THUDM / CogVideo

text and image to video generation: CogVideoX (2024) and CogVideo (ICLR 2023)
Apache License 2.0
9.56k stars 906 forks source link

Improving quality of Image to Video generation CogVideoX1.5-5B #568

Open AvisP opened 2 days ago

AvisP commented 2 days ago

I was wondering if there is any special way to improve the quality of video generated form static images. I followed the suggestion provided on the example to prompt with LLMs. For the static image shown below I provided it with a text prompt that I got from chatgpt "A dense canopy of vibrant green leaves gently sways in the breeze, their edges fluttering and rustling softly. The wind moves through the branches, causing the leaves to tremble and shimmer with a life of their own. As the wind picks up, the rustling grows louder, filling the air with a natural melody. The sunlight filters through the leaves, casting playful shadows on the ground below, while the occasional gust of wind causes a few leaves to break free, twirling and spiraling before landing softly."

Tree

The resulting video I got with inference_step at 20, guidance_scale at 6, num_inference_steps at 49 is the following

https://github.com/user-attachments/assets/c11d12bf-339d-4f53-88ac-93fb0d4f136e

Can you provide some suggestion as to how to improve the quality of the video. I can upscale the video and improve the resolution but to improve the dynamics of the image is what I am interested in. Thanks!

zRzRzRzRzRzRzR commented 2 days ago

Please read the readme carefully. I'm not sure if you changed your frame count to 81, and I noticed that you only used 20 steps instead of the official 50 steps, which has a significant impact on the results. A resolution of 720 * 480 is acceptable.

zRzRzRzRzRzRzR commented 2 days ago

720 480 is suitable for CogVideoX1.5-5B-I2V, if it is T2V, it should be 1260 768.

AvisP commented 1 day ago

Thanks for your comments. so I kept the height as 480 and width as 720 and this is what I got

Guidance scale : 6.0 and Inference step : 50

https://github.com/user-attachments/assets/6c657695-9a6b-461d-9336-248daa48ef93

Guidance scale : 6.0 and Inference step : 20

https://github.com/user-attachments/assets/a9d115e5-34eb-4468-964c-ad472a15eaab

It seems to be kind of doing what is described in the prompt and changes the camera angle and zooms in. but don't see noticeable improvement with number of inference steps. But if I am missing out on something please let me know. Following is the code for reference

pipe = CogVideoXImageToVideoPipeline.from_pretrained(MODEL_PATH, torch_dtype=torch.bfloat16)
pipe.scheduler = CogVideoXDPMScheduler.from_config(pipe.scheduler.config, timestep_spacing="trailing")

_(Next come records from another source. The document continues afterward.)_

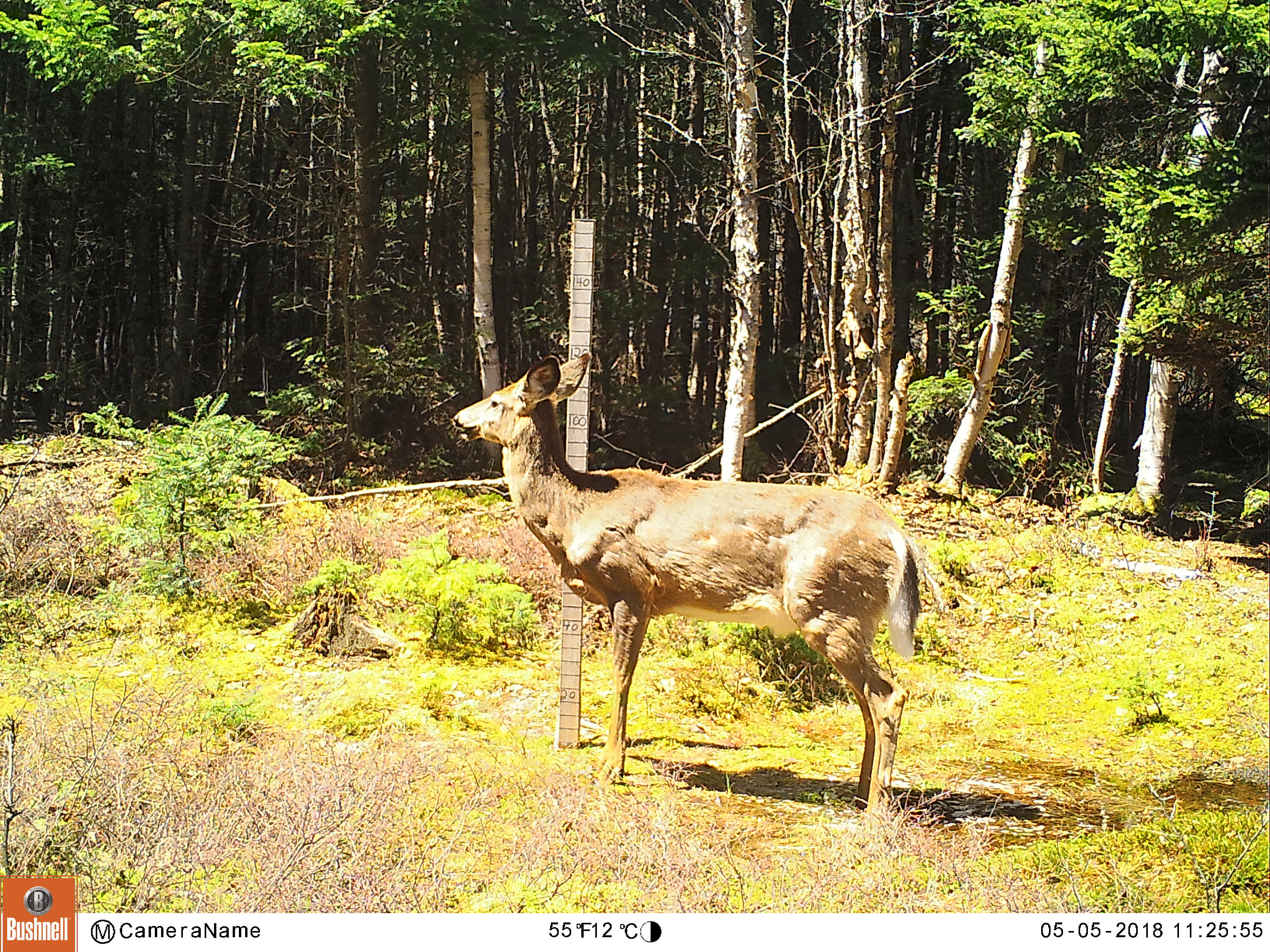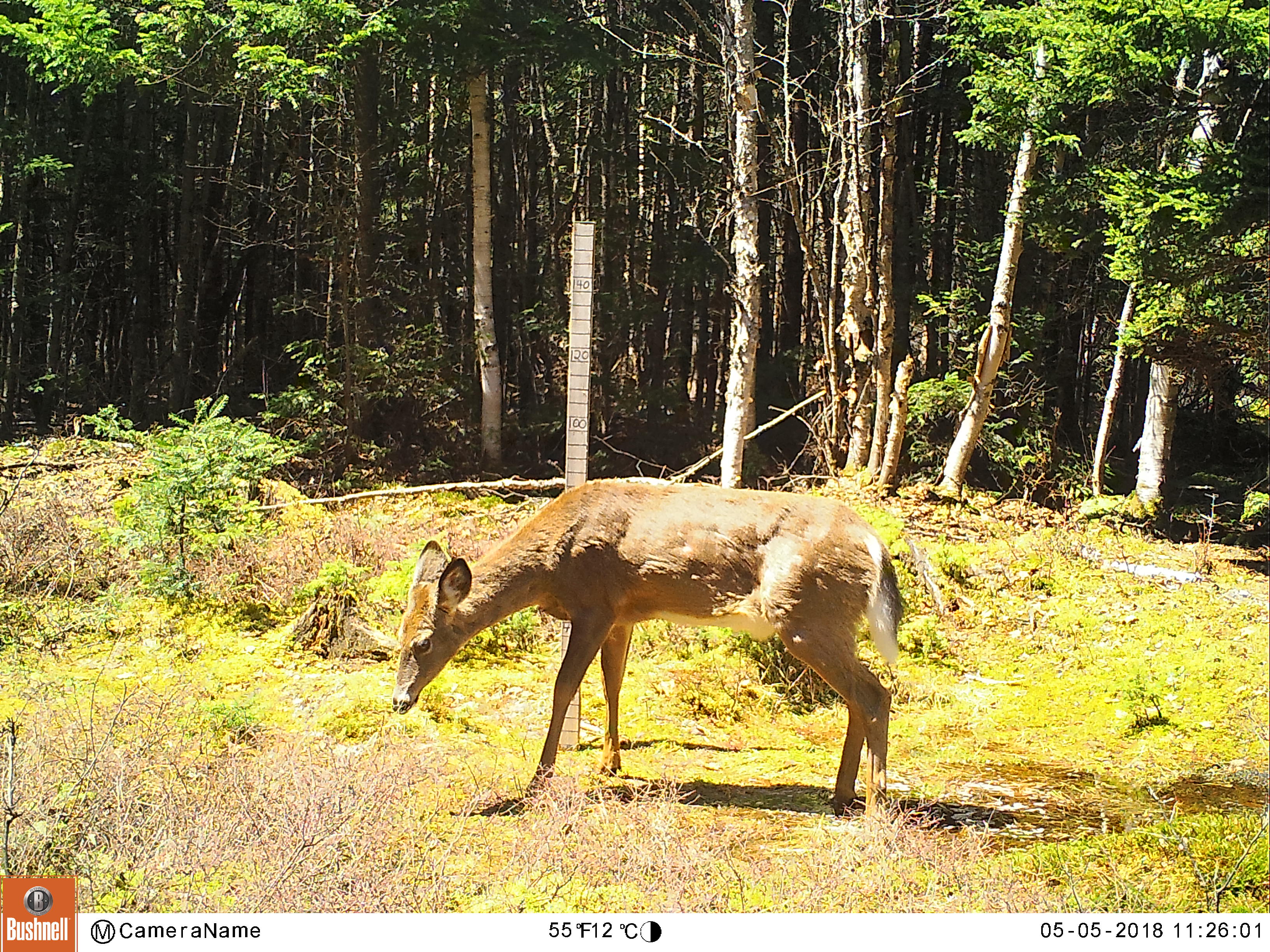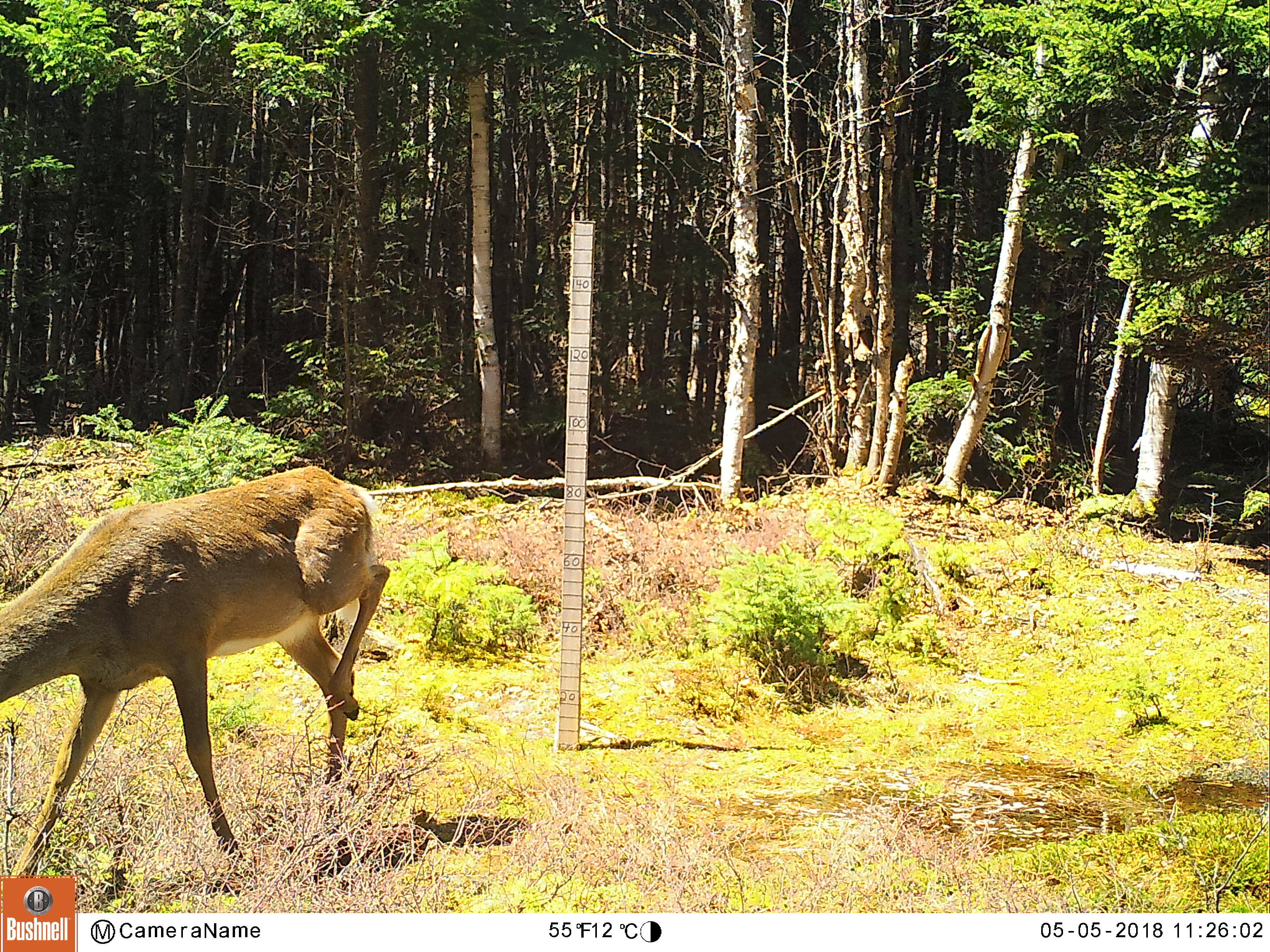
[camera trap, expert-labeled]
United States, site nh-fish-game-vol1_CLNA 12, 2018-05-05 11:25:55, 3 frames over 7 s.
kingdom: Animalia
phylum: Chordata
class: Mammalia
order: Artiodactyla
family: Cervidae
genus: Odocoileus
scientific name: Odocoileus virginianus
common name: white-tailed deer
White-tailed deer (Odocoileus virginianus).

se_dynamic_cfg_flag = True
pipe.enable_sequential_cpu_offload()
pipe.vae.enable_slicing()
pipe.vae.enable_tiling()

video_generate = pipe(
    height=480,
    width=720,
    prompt=prompt,
    image=image,
    num_videos_per_prompt=1,  # Number of videos to generate per prompt
    num_inference_steps=50,  # Number of inference steps
    num_frames=81,  # Number of frames to generate
    use_dynamic_cfg=use_dynamic_cfg_flag,  # This id used for DPM scheduler, for DDIM scheduler, it should be False
    guidance_scale=6.0,
    generator=torch.Generator().manual_seed(42),  # Set the seed for reproducibility
).frames[0]

output_file_path =  Path.joinpath(output_path, 'output.mp4')
export_to_video(video_generate, output_file_path, fps=8)
zRzRzRzRzRzRzR commented 1 day ago

Change the frame rate from fps=8 to fps=16 in the export_to_video function

Nevertheless, in this scenario and with this prompt word, the effect is indeed not arbitrary, and this issue is recorded as a bad case. Will this problem occur with any replacement of the prompt word?